Anders Breivik isn't going to jail for 21 years, but he won't be executed either. His countrymen tell us they prefer a less "medieval" punishment.
The body count in the wake of Friday's killing spree in Norway is now at 76, fewer than the 93 deaths that were initially reported but still a ghastly total. In a country that boasted only 0.6 intentional homicides per 100,000 citizens in 2009 (compared to America's 5 per 100,000), this is easily the most devastating killing it has faced since World War II. The only suspect in police custody, Anders Behring Breivik, has admitted to the attacks but also pleaded not guilty, saying he was not criminally responsible.
"According to what the court understands," said Kim Heger, the Oslo district court judge who heard Breivik’s case, "the accused believes that he needed to carry out these acts to save Norway and Western Europe from, among other things, cultural Marxism and a Muslim takeover." Breivik, who has been ordered into a month-long, pretrial isolation, has been charged with Acts of Terror.
In the United States, he would be facing the death penalty for his alleged crimes. In Norway, according to many U.S. reports, the law is so lax that the maximum prison sentence Breivik will serve is 21 years. Much to many Norwegians’ frustration, however, those reports are totally inaccurate. The maximum sentence for most crimes in Norway—save for killing a member of the royal family, attempted coups, and war crimes, which carry 30-year sentences—is indeed 21 years, but that is not the only sentencing option at Norway’s disposal.
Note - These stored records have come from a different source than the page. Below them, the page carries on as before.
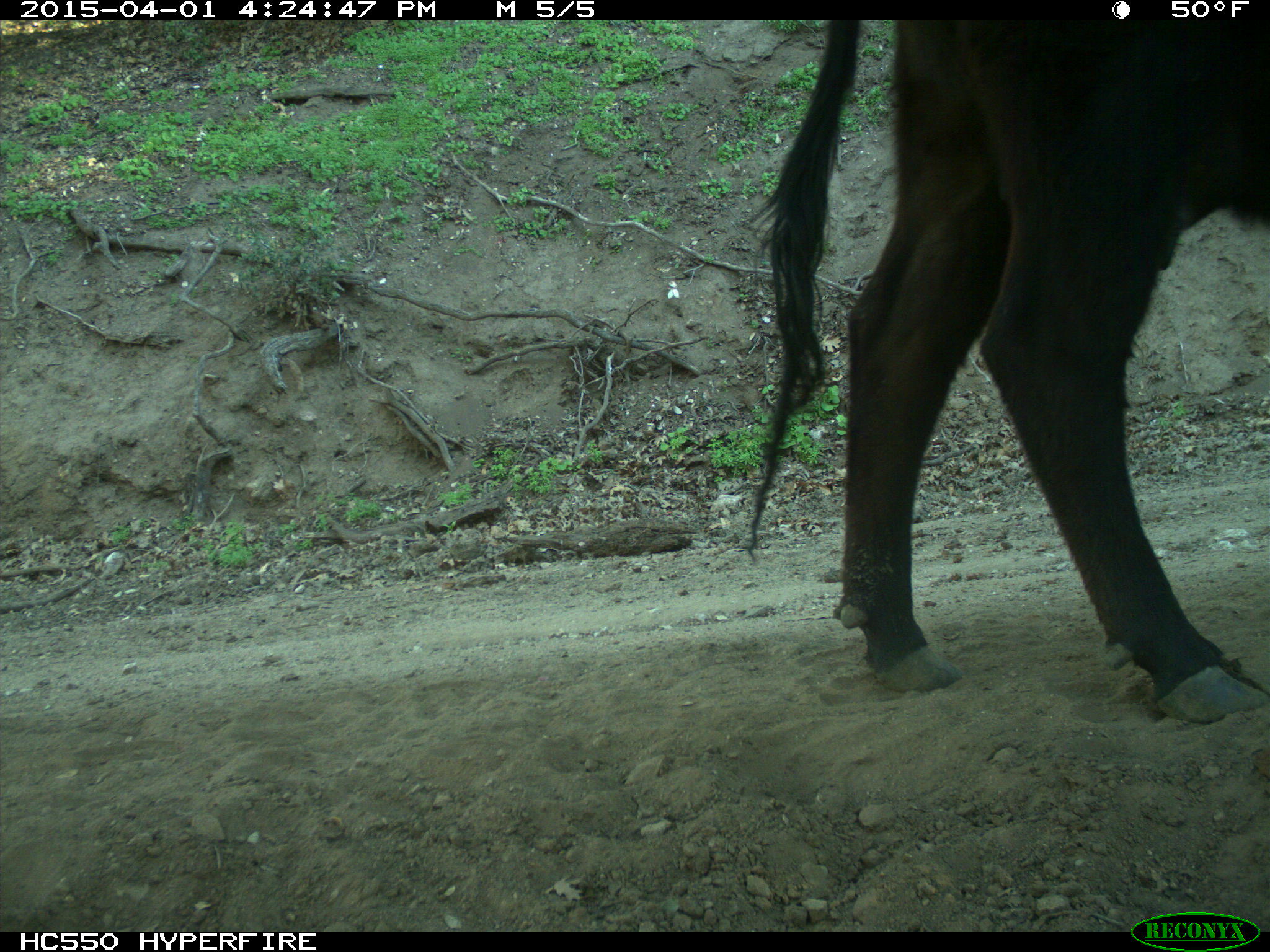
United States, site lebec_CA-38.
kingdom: Animalia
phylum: Chordata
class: Mammalia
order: Artiodactyla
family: Bovidae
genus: Bos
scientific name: Bos taurus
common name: domestic cow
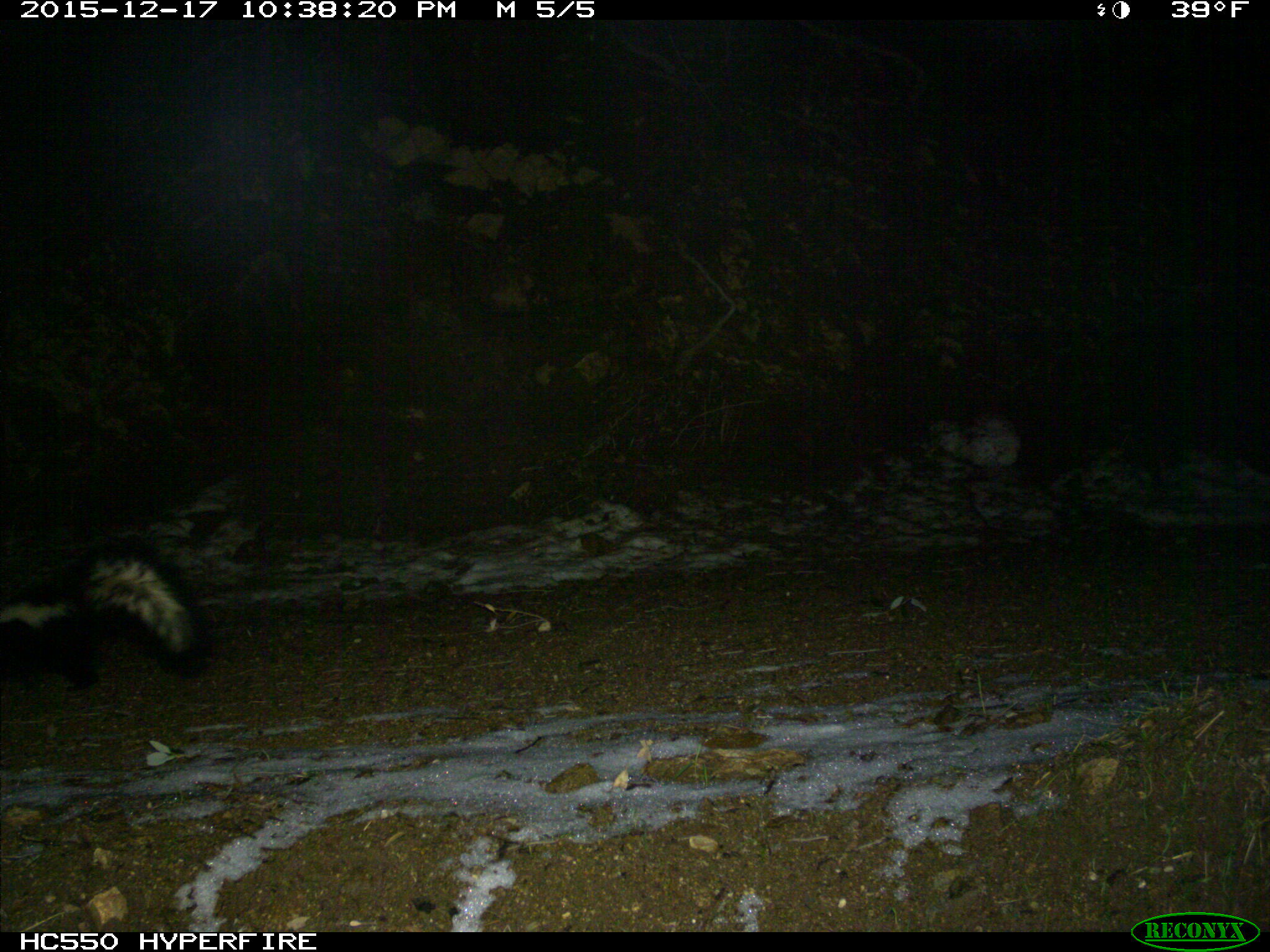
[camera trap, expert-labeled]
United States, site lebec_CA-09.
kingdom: Animalia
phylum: Chordata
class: Mammalia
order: Carnivora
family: Mephitidae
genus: Mephitis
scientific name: Mephitis mephitis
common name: striped skunk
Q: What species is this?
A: Mephitis mephitis (striped skunk).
Under Norwegian law, "there are three kinds of punishments that might be relevant to Mr. Breivik," Håvard Saude, a former barrister turned government adviser, writes to me from Norway, "jail, containment, and forced mental treatment." People forced into mental treatment can be there indefinitely if need be, and Breivik's lawyer says he believes Breivik is insane. Nevertheless, Breivik hasn't yet pleaded insanity, and the methodical nature of his crimes doesn't immediately speak to a need for psychiatric care. Instead, for people like Breivik, there is forvaring, containment.
"In order to get [containment], you must be regarded as too dangerous to be let out into the community,"says Saude. "This is a sentence initially given for 20 years, but after 20 years there will be a new court case in which the sentence can be prolonged for five more years at the time until [the criminal] is no longer regarded as dangerous to society—in Breivik’s case, that’s dead."
Despite the fact that he maintains he’s not guilty, Breivik seems to know he’ll get containment, as he reportedly told Norwegian authorities that he expects to never get out of prison. To the Norwegians I talked to, that seems like justice.
"I'm sure he will never be released from prison," says Vegar Svanemyr in an email. Svanemyr is from Oslo but moved to the United States to study Zen Buddhism. Now in Salt Lake City, he says he thinks keeping Breivik locked up and in seclusion forever is fair, though he bristles a little at too much isolation. Breivik’s current month-long stint in the hole "seems too harsh as an extended sentence to me,"he says.
Morten Rand-Hendriksen is the owner of Pink & Yellow Media, a design company based in British Columbia. Like his fellow expat, Svanemyr, he says he thinks containment would be the best option for Breivik: "He should sit in jail … and serve as proof that even though he committed the worst crime against the country since World War II, and even though he treated his victims inhumanely, we will still treat him as a human being." Rand-Hendriksen then adds, "I pity him for his lack of understanding of the human condition."
Although each had varying opinions about Norway’s justice system, all the Norwegians with whom I spoke agreed that their country’s handling of Breivik will be superior to how a mass-murderer would be treated in America. That is, none of them said Breivik should be executed, a popular sentiment amongst American blog commenters. "I am a strong believer in the Norwegian legal and penal system," says Rand Hendriksen. "The system focuses on rehabilitation and restoration, not just punishment and retaliation. Many a murderer has served his or her sentence and is now free to roam and contribute to society."
"America’s justice system is painfully broken,"adds Svanemyr. "The lengthy prison sentences received here … only serve capital interests and a medieval sense of revenge, not a modern, just, and caring society. The focus always needs to be on rehabilitating those who can function normally again in society, and containing the very few who can't."
To Saude, the ex-barrister, the fact that Breivik is Norwegian will force judges to place the blame where it truly belongs. "Everybody here is so damn happy that this was a Norwegian," he says. "We cannot blame anyone else for it. The hawks are silenced and have no argument for going out to kill someone on the other side of the face of the world, or attacking some poor Middle Easterner in the subway in Oslo."